Most family movies are predictable. The family is traditional or "nuclear". The mom and dad are perfectly in love, have been so since childhood, and the 2.2 kids are well adjusted with little to no conflict. There's also anti-family movies where everyone is screwed up, hopelessly so. There's a specific fault, the parents are bad, there's a villain, or a scourge in their lives. The Kids Are Alright eschews any of this movie thinking. Nic is a hard working doctor who's kind of distant to her wife and strict with the kids but loves them. Jules is laid back, aimless at times, very hippie-ish, and thinks there's a good explanation for everything. The kids are kind of normal too. Joni, the 18 year old, makes good grades, has goofy friends, is very innocent around boys but doesn't want to be, and feels pressured to be the "good" kid. Lazer (yeah, that's his name), is athletic and aloof. He walks the bad boy line with a friend who is a terrible influence, but he eventually follows his parents teachings and does the right things. The kids find trouble but they're not trouble. The way The Kids Are Alright shows that there is more than one way to skin the cat of what a family looks like and loves like is so well done.


The acting is excellent. The kids are a little underdeveloped in the middle of the movie but they carry the beginning and the end. Paul, central to the conflict and story, is treated unfairly in the end. But the realization that real life is never fair, always complicated, and ultimately imperfect is what makes The Kids Are Alright so good.

As the head of a "blended" family where divorce, mixed parentage, and diffcult parenting are common themes, it was easy to identify with Jules, Nic, Joni, Lazer, and Paul. I recommend The Kids Are Alright because the movie never takes the road most traveled. It's unpredictable, unique, and real. It's almost like the writers and director made a reality movie but found the best the acting community has to offer to fill in for ordinary people.

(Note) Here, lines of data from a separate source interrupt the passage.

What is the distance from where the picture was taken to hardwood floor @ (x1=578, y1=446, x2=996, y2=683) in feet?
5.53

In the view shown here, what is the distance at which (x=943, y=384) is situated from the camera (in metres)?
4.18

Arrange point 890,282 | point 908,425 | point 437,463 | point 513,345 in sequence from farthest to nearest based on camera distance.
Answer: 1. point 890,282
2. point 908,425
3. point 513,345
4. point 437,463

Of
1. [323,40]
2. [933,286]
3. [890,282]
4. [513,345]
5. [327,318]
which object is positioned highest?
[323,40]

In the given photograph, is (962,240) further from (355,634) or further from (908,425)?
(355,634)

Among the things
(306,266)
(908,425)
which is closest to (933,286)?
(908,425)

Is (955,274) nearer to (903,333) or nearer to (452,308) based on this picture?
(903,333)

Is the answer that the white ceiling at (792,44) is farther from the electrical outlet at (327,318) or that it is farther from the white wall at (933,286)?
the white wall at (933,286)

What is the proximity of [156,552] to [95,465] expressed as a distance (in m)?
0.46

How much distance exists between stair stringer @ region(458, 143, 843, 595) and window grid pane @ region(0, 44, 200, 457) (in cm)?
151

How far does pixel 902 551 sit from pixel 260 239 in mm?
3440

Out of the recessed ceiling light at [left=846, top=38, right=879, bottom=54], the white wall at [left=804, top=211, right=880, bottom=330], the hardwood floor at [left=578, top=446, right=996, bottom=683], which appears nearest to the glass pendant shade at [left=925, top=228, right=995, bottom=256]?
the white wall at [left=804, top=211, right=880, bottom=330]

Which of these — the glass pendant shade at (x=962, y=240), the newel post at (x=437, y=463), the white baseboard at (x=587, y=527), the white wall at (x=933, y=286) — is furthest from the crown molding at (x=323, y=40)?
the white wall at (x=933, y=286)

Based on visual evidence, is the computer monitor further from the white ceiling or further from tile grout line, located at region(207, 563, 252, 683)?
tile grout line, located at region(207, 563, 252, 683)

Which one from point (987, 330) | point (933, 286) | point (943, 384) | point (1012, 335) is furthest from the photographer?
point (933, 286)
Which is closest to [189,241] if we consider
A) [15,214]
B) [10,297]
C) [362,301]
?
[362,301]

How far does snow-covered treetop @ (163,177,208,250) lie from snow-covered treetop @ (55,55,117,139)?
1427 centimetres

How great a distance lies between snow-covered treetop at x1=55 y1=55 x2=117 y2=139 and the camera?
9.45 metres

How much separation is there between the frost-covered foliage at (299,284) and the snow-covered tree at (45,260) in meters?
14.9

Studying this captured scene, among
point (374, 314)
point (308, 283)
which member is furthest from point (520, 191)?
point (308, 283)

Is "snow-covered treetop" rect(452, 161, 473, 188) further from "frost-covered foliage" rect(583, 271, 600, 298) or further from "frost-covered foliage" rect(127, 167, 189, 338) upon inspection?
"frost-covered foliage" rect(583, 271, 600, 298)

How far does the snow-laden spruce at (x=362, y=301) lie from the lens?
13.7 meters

This isn't to say The Kids Are Alright is a perfect film. It was nominated for an Academy Award despite being slow paced at times, mean spirited toward Nic and Paul, and way too understanding to an affair between two main characters. The real (I can't stop using that word) way that the film handles the flaws of the players is so impressive, you end up liking everyone, even though they make baffling choices.

My favorite scene is when, at Nic's encouraging, the aforementioned characters meet for dinner at Paul's house. Nic, who is initialing against her kids knowing Paul, bonds with him over their mutual admiration of singer Joni Mitchell. Nic and Jules named their daughter after the Canadian songwriter. Minutes before all hell breaks loose, Nic sings the Joni Mitchell song All I want at the dinner table. You get under her rough exterior that makes her completely unlikable up until that moment. Her vulnerablity happening before she makes a brutal discovery that shakes up the family is so well played by Annette Bening and Mark Ruffalo, it brings the film together.

As the father of a teenage daughter, the movie's ending made me tear slightly. I don't care if you think that's lame. Watch The Kids Are Alright. The acting alone is worth two hours of your time.

Today's song is the Joni Mitchell classic All I Want. When Nic tells Paul, "It's rare to find a straight man that has Joni Mitchell in his record collection" I laughed hard. I'm a straight man who thinks the world of Joni. You should too. Here's All I Want.........








5 comments:

  1. I loved that dinner scene as well. Annette Benning was such an ass up until that point. Which was genius because you started liking her so you could feel sorry for her the next minute.

    The acting in this movie was top notch. It outshined the film, imho.

    ReplyDelete
  2. I still over the last bit because this does look like a cute movie, and I'll hopefully see it soon. Thank you for confirming that it's worthy of a peep, Lance.~

    ReplyDelete
  3. I agree that the characters are flawed, but likable nonetheless. I thought the movie made its point about family without being preachy.

    Just spent some time checking out the blog-really like what you're doing.

    ReplyDelete
  4. I put mine on my blog too. It's like a badge of honour for the crazy people. lol

    ReplyDelete
  5. I'm a big Joni Mitchell fan too, and straight, if it matters.